↓
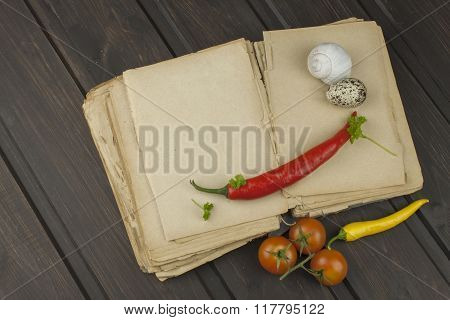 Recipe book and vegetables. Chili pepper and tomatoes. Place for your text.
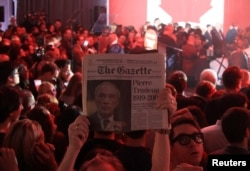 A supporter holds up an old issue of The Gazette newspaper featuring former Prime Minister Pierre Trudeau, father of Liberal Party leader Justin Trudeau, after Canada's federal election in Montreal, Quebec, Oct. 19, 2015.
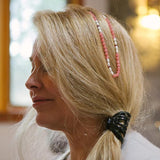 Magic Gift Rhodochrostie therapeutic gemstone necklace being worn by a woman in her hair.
↑
- What is needed
If a picture falls within the lines from the one containing "A supporter holds" through the end of the material, leave it out while repeating those lines exactly.

- Solved exercise
 A supporter holds up an old issue of The Gazette newspaper featuring former Prime Minister Pierre Trudeau, father of Liberal Party leader Justin Trudeau, after Canada's federal election in Montreal, Quebec, Oct. 19, 2015.
 Magic Gift Rhodochrostie therapeutic gemstone necklace being worn by a woman in her hair.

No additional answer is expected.